Published on October 07, 2004

Tweener fave Hilary Duff effortlessly maintains her wholesome image in Raise Your Voice, a coming-of-age drama (what else would you expect when the star is all of 16?) that is being marketed as a kind of updated Fame. Whereas director Alan Parker's popular 1980 musical was set at Manhattan's prestigious High School of Performing Arts and contained many great musical and dance numbers, Raise Your Voice takes place at a Los Angeles summer program for musically talented kids and features only a couple of songs, sung by the film's star, of course.

Duff plays Terri Fletcher, a self-effacing but talented member of the high school choir with dreams of becoming a professional singer -- something her strict father, Simon (David Keith), is determined to prevent.
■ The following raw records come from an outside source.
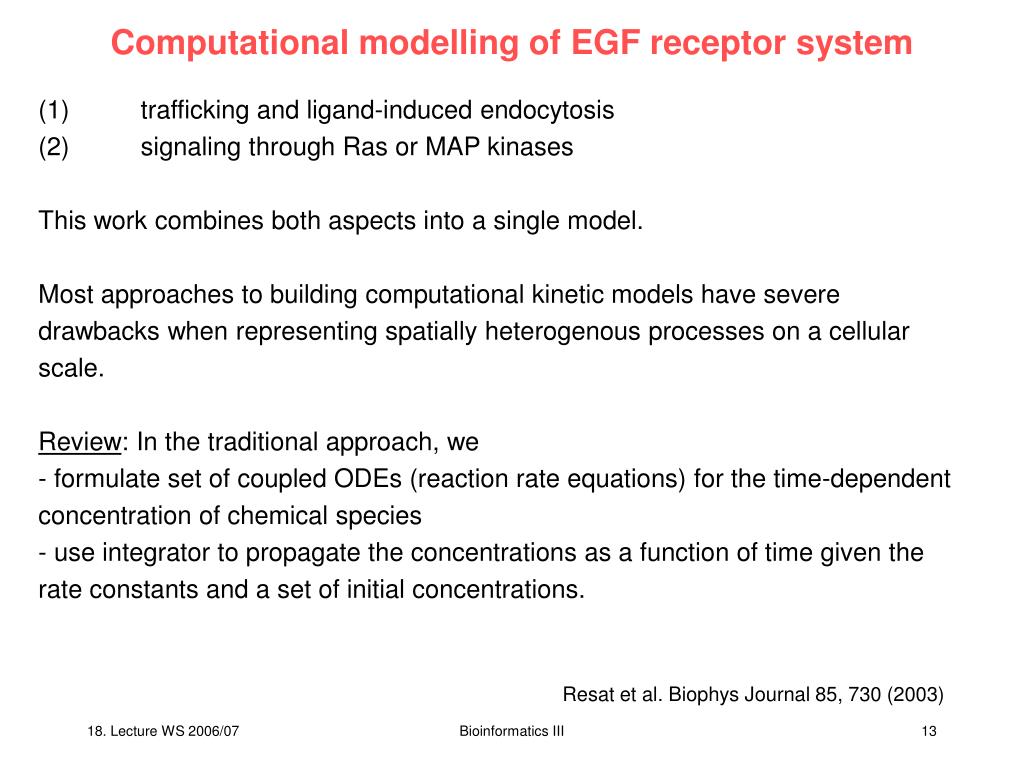 Computational modelling of EGF receptor system

(1) trafficking and ligand-induced endocytosis
(2) signaling through Ras or MAP kinases

This work combines both aspects into a single model.

Most approaches to building computational kinetic models have severe drawbacks when representing spatially heterogenous processes on a cellular scale.

Review: In the traditional approach, we
- formulate set of coupled ODEs (reaction rate equations) for the time-dependent concentration of chemical species
- use integrator to propagate the concentrations as a function of time given the rate constants and a set of initial concentrations.

Resat et al. Biophys Journal 85, 730 (2003)

18. Lecture WS 2006/07

Bioinformatics III

13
Terri is close to her older brother, Paul (Jason Ritter), who chafes under their father's constant negativity and encourages his sister to stand up for herself. Without telling Terri, Paul makes a short video of her singing and sends it to the Bristol-Hillman Conservatory. Soon thereafter, he is killed and Terri injured by a drunken driver.
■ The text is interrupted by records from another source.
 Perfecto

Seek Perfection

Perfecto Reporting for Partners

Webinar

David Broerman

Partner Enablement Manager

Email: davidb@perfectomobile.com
Accepted at Bristol-Hillman, she refuses to even consider going until her mother, Frances (Rita Wilson), and bohemian Aunt Nina (Rebecca De Mornay) tell her that it's what Paul would have wanted. In L.A., Terri has to overcome not only the other, far more sophisticated students but also her lack of musical training and her own guilt and loss of artistic passion following Paul's death.

With her innocent air and high-wattage smile, Duff has a lot of appeal. She rose to fame as Lizzie McGuire on the Disney Channel TV series and in the subsequent feature film -- portraying an utter knockout who is sweetly klutzy and insecure and who somehow is not the most popular girl at school. Surprisingly, the character of Terri is no more sophisticated than the girl in The Lizzie McGuire Movie, although she does get to go through a tragedy and experience deeper emotions.

She does a credible job of acting, given that she has to remain a sweet, virginal, definitely not hip teenager, somebody who will still provide a good role model for pubescent and prepubescent girls -- at least in the minds of those controlling Duff's career. As always, she plays the nice girl who, although she may feel sad and hurt, never lashes out at anybody.

Duff, whose first album sold nearly 5 million copies, has a slightly breathy singing voice that's lacking in forcefulness, but the subject of adolescent musical tastes in 2004 is outside this critic's realm of knowledge.